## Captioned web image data
'''
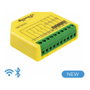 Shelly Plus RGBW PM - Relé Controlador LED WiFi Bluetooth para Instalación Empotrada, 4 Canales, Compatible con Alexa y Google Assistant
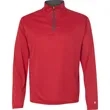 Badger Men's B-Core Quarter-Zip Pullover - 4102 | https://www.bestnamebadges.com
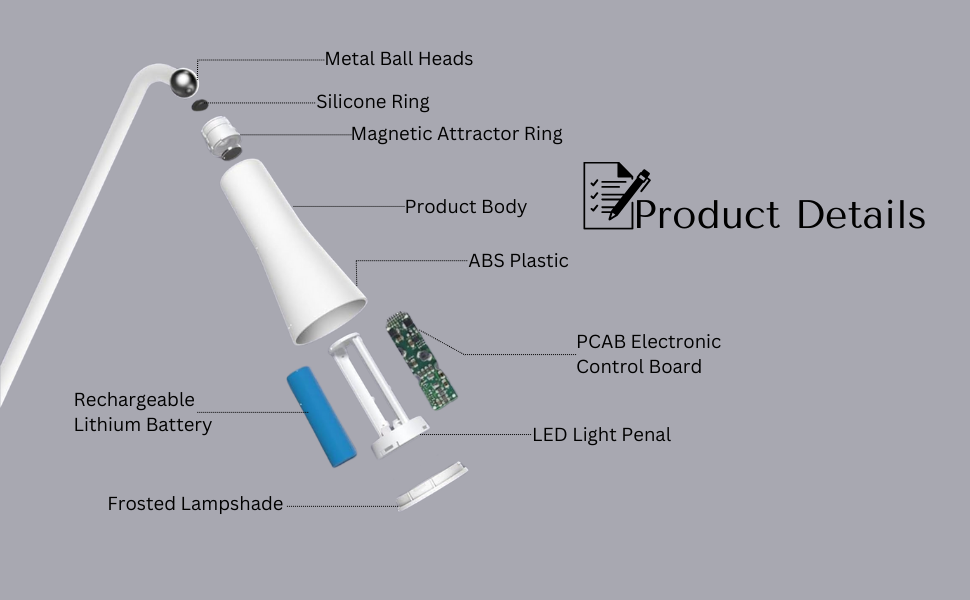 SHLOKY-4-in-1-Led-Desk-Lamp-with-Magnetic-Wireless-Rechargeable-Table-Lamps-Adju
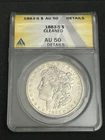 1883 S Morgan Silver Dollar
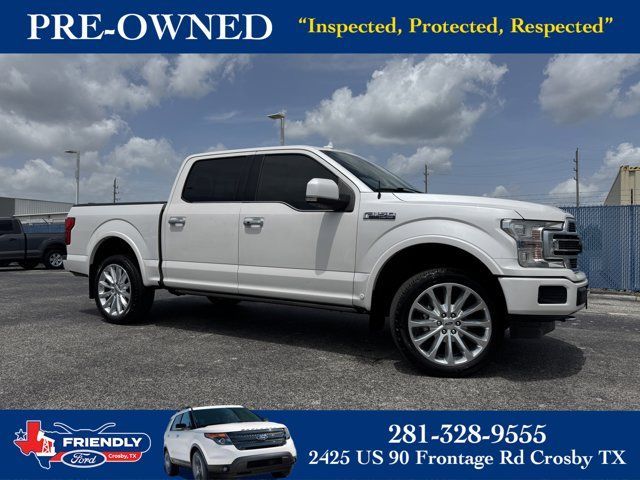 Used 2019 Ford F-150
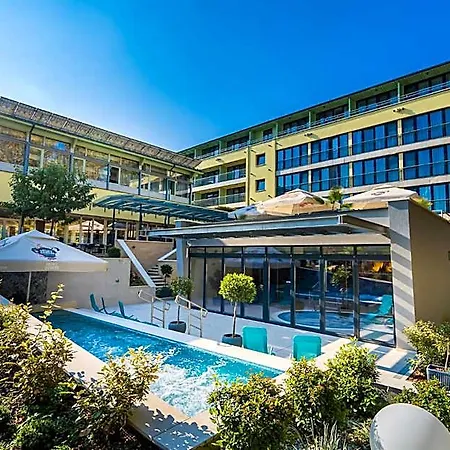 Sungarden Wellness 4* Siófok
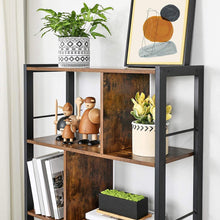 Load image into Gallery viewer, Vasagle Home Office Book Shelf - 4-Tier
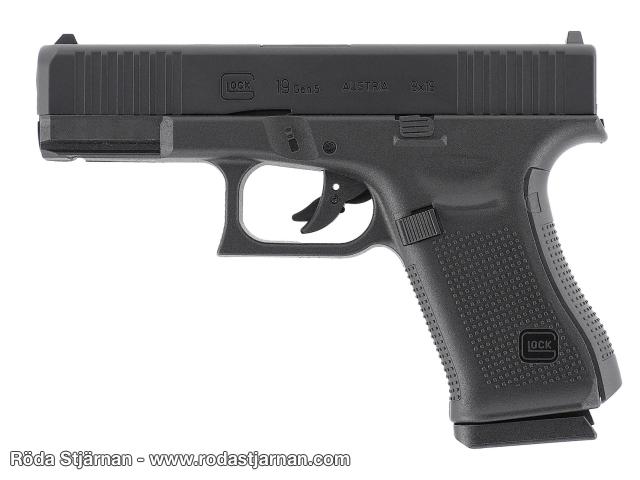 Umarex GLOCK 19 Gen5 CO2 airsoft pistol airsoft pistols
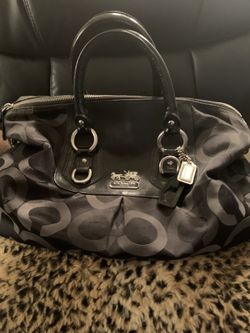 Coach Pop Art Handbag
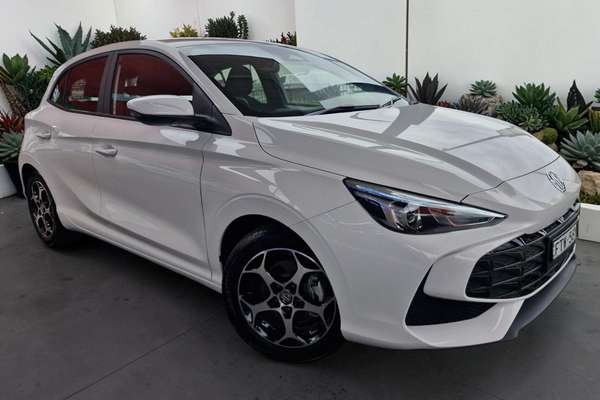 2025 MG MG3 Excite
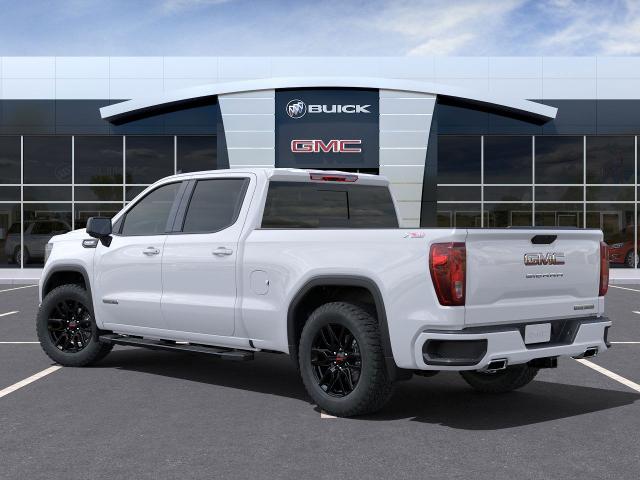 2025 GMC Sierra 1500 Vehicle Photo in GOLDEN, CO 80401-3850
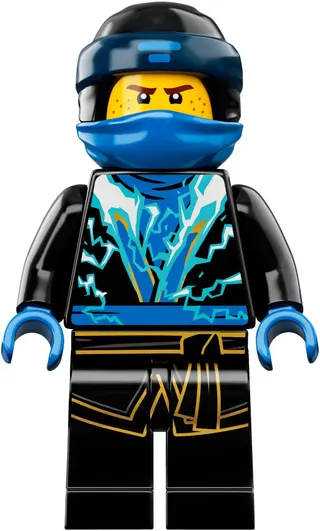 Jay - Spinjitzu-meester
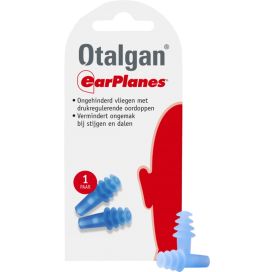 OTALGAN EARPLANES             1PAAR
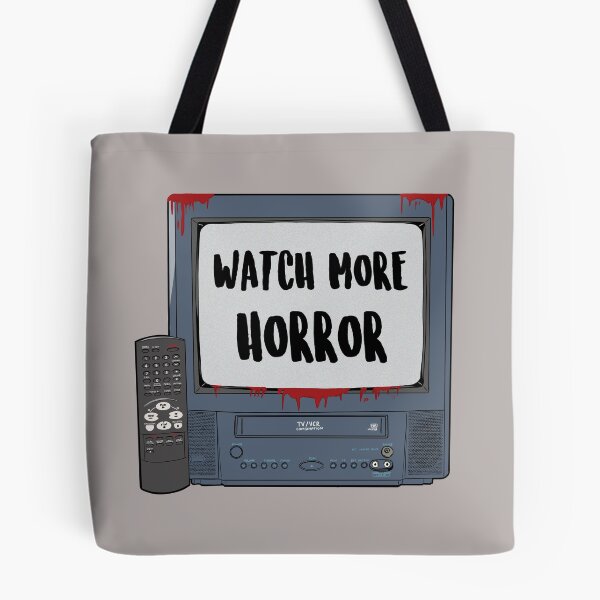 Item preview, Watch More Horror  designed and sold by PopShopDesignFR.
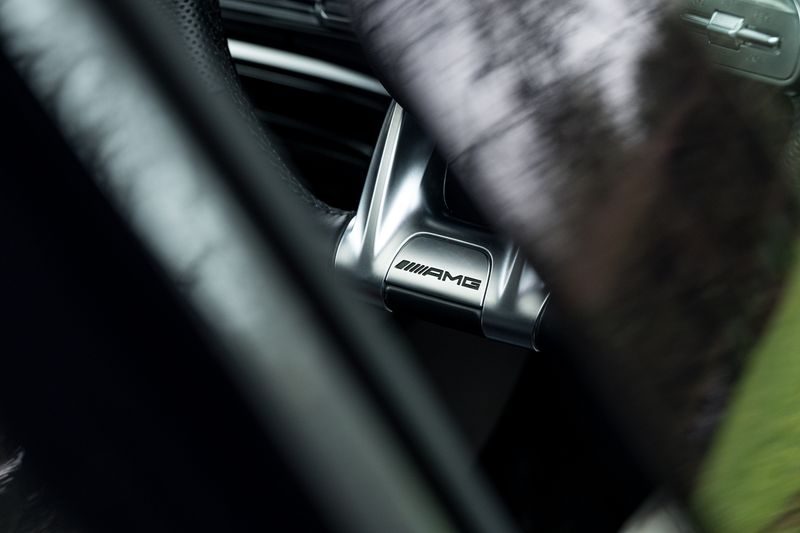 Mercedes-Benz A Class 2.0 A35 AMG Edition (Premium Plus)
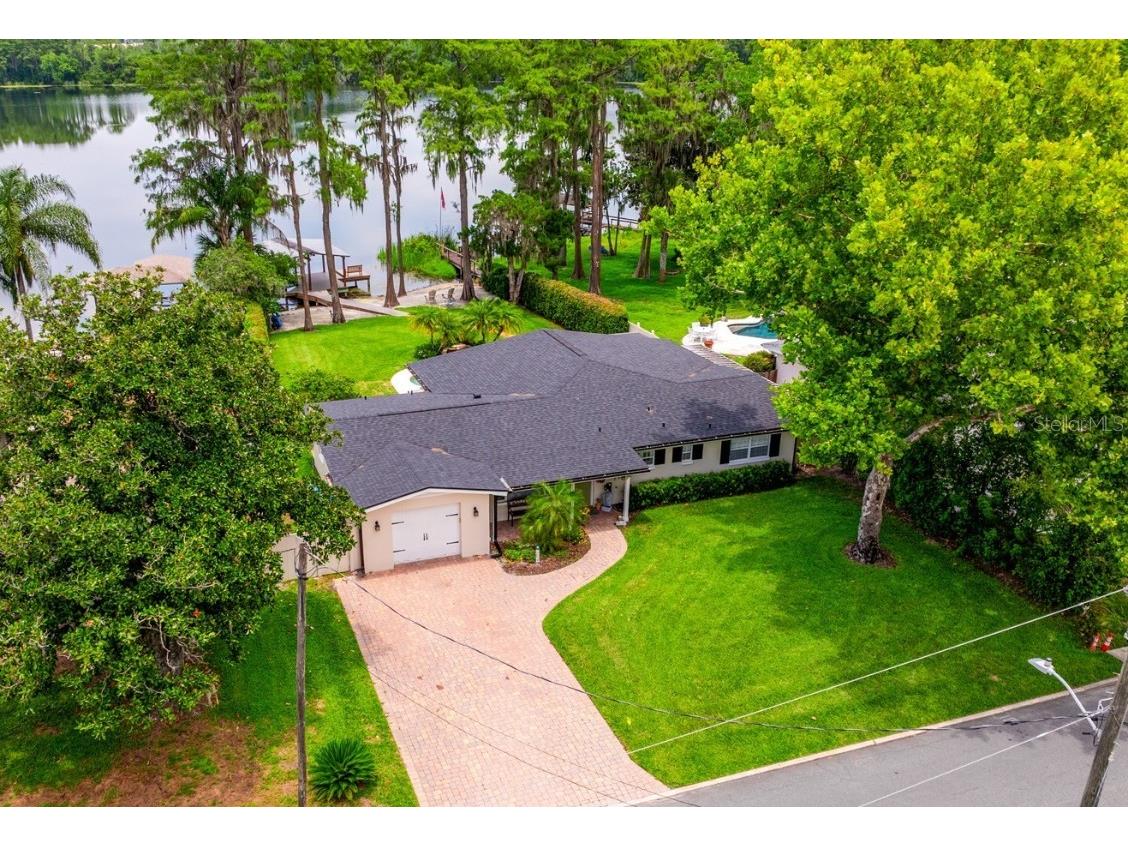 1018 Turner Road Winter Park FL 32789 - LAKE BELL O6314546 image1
'''
## Instructions for the task
Using the entries above, transcribe every line from the line containing "Badger Men's B-Core" through the line containing "Mercedes-Benz A Class". Do not copy pictures.

## Reply
 Badger Men's B-Core Quarter-Zip Pullover - 4102 | https://www.bestnamebadges.com
 SHLOKY-4-in-1-Led-Desk-Lamp-with-Magnetic-Wireless-Rechargeable-Table-Lamps-Adju
 1883 S Morgan Silver Dollar
 Used 2019 Ford F-150
 Sungarden Wellness 4* Siófok
 Load image into Gallery viewer, Vasagle Home Office Book Shelf - 4-Tier
 Umarex GLOCK 19 Gen5 CO2 airsoft pistol airsoft pistols
 Coach Pop Art Handbag
 2025 MG MG3 Excite
 2025 GMC Sierra 1500 Vehicle Photo in GOLDEN, CO 80401-3850
 Jay - Spinjitzu-meester
 OTALGAN EARPLANES             1PAAR
 Item preview, Watch More Horror  designed and sold by PopShopDesignFR.
 Mercedes-Benz A Class 2.0 A35 AMG Edition (Premium Plus)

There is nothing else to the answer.